→ SET TASK
Please put every line of the items below into a JSON list of strings, one string per line, skipping blank lines and leaving out the pictures.

## Begin DATA FOR THIS TASK

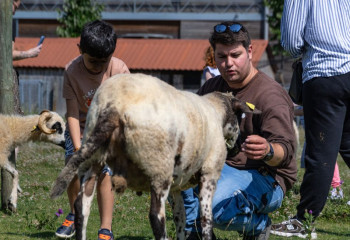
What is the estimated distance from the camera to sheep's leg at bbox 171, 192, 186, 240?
217 inches

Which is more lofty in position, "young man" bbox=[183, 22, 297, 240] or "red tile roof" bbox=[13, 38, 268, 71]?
"young man" bbox=[183, 22, 297, 240]

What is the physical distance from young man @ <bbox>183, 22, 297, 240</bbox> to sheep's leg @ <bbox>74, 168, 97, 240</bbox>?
129 cm

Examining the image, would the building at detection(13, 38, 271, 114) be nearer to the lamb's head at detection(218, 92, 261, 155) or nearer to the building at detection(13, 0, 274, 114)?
the building at detection(13, 0, 274, 114)

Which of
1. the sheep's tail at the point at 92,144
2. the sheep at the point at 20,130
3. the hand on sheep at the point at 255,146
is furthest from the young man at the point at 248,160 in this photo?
the sheep at the point at 20,130

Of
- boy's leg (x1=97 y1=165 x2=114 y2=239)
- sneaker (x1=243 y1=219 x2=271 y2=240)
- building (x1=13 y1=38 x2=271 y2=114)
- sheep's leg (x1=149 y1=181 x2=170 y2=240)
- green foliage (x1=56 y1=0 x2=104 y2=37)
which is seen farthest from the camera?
green foliage (x1=56 y1=0 x2=104 y2=37)

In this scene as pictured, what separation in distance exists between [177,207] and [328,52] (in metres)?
2.04

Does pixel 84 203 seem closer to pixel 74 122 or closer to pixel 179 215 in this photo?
pixel 179 215

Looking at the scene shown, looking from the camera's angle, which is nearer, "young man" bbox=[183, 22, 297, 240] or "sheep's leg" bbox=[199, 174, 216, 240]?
"sheep's leg" bbox=[199, 174, 216, 240]

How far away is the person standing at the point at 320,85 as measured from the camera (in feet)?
21.1

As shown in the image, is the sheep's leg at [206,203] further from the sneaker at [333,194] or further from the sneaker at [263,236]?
the sneaker at [333,194]

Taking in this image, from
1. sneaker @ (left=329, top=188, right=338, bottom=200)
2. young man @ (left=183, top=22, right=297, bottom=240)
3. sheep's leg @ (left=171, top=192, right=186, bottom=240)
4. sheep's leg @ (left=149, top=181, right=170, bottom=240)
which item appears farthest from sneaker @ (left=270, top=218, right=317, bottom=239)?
sheep's leg @ (left=149, top=181, right=170, bottom=240)

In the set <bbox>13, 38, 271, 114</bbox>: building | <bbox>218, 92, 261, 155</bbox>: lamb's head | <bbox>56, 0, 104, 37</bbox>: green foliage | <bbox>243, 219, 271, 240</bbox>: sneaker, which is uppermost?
<bbox>218, 92, 261, 155</bbox>: lamb's head

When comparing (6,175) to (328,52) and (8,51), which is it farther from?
(328,52)

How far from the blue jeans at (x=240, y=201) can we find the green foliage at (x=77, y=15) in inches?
1099
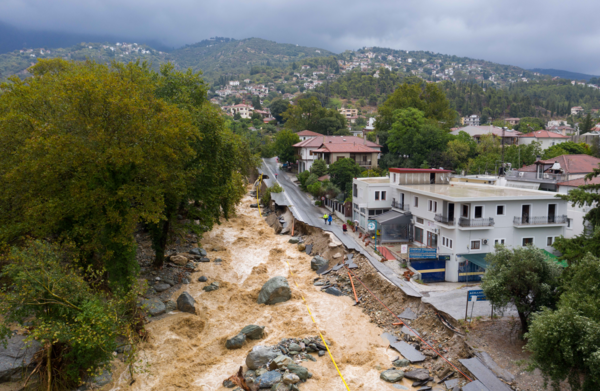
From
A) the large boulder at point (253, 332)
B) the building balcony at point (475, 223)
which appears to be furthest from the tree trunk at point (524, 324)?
the large boulder at point (253, 332)

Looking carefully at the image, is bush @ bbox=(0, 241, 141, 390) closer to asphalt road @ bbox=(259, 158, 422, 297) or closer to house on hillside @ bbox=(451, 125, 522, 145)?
asphalt road @ bbox=(259, 158, 422, 297)

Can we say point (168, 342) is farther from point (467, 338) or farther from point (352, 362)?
point (467, 338)

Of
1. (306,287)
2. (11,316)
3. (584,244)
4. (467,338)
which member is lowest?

## End DATA FOR THIS TASK

→ THE COMPLETED TASK
[
  "What is the estimated distance from the camera to sheep's leg at bbox 171, 192, 186, 240?",
  "217 inches",
  "Which is more lofty in position, \"young man\" bbox=[183, 22, 297, 240] or \"red tile roof\" bbox=[13, 38, 268, 71]?",
  "\"young man\" bbox=[183, 22, 297, 240]",
  "What is the physical distance from young man @ <bbox>183, 22, 297, 240</bbox> to sheep's leg @ <bbox>74, 168, 97, 240</bbox>?",
  "129 cm",
  "Examining the image, would the building at detection(13, 38, 271, 114) be nearer to the lamb's head at detection(218, 92, 261, 155) or nearer to the building at detection(13, 0, 274, 114)?",
  "the building at detection(13, 0, 274, 114)",
  "Which of",
  "1. the sheep's tail at the point at 92,144",
  "2. the sheep at the point at 20,130",
  "3. the hand on sheep at the point at 255,146",
  "is furthest from the young man at the point at 248,160 in this photo?",
  "the sheep at the point at 20,130",
  "Of",
  "- boy's leg (x1=97 y1=165 x2=114 y2=239)",
  "- sneaker (x1=243 y1=219 x2=271 y2=240)",
  "- building (x1=13 y1=38 x2=271 y2=114)",
  "- sheep's leg (x1=149 y1=181 x2=170 y2=240)",
  "- green foliage (x1=56 y1=0 x2=104 y2=37)",
  "which is seen farthest from the camera?",
  "green foliage (x1=56 y1=0 x2=104 y2=37)",
  "In this scene as pictured, what separation in distance exists between [177,207] and [328,52] (in metres)?",
  "2.04",
  "Does pixel 84 203 seem closer to pixel 74 122 or closer to pixel 179 215 in this photo?",
  "pixel 179 215",
  "Looking at the scene shown, looking from the camera's angle, which is nearer, \"young man\" bbox=[183, 22, 297, 240] or \"sheep's leg\" bbox=[199, 174, 216, 240]?",
  "\"sheep's leg\" bbox=[199, 174, 216, 240]",
  "How far away is the person standing at the point at 320,85 as measured from the camera (in feet)?",
  "21.1",
  "As shown in the image, is the sheep's leg at [206,203] further from the sneaker at [333,194] or further from the sneaker at [263,236]?",
  "the sneaker at [333,194]",
  "Taking in this image, from",
  "1. sneaker @ (left=329, top=188, right=338, bottom=200)",
  "2. young man @ (left=183, top=22, right=297, bottom=240)",
  "3. sheep's leg @ (left=171, top=192, right=186, bottom=240)",
  "4. sheep's leg @ (left=149, top=181, right=170, bottom=240)",
  "which item appears farthest from sneaker @ (left=270, top=218, right=317, bottom=239)?",
  "sheep's leg @ (left=149, top=181, right=170, bottom=240)",
  "In the set <bbox>13, 38, 271, 114</bbox>: building | <bbox>218, 92, 261, 155</bbox>: lamb's head | <bbox>56, 0, 104, 37</bbox>: green foliage | <bbox>243, 219, 271, 240</bbox>: sneaker, which is uppermost?",
  "<bbox>218, 92, 261, 155</bbox>: lamb's head",
  "When comparing (6,175) to (328,52) and (8,51), which is it farther from?",
  "(328,52)",
  "How far from the blue jeans at (x=240, y=201) can we find the green foliage at (x=77, y=15) in inches?",
  "1099",
  "From",
  "A) the large boulder at point (253, 332)",
  "B) the building balcony at point (475, 223)",
  "which appears to be furthest from the tree trunk at point (524, 324)?",
  "the large boulder at point (253, 332)",
  "Looking carefully at the image, is bush @ bbox=(0, 241, 141, 390) closer to asphalt road @ bbox=(259, 158, 422, 297) or closer to house on hillside @ bbox=(451, 125, 522, 145)?",
  "asphalt road @ bbox=(259, 158, 422, 297)",
  "Can we say point (168, 342) is farther from point (467, 338) or farther from point (352, 362)?",
  "point (467, 338)",
  "Of",
  "1. (306,287)",
  "2. (11,316)",
  "3. (584,244)",
  "4. (467,338)",
  "which member is lowest?"
]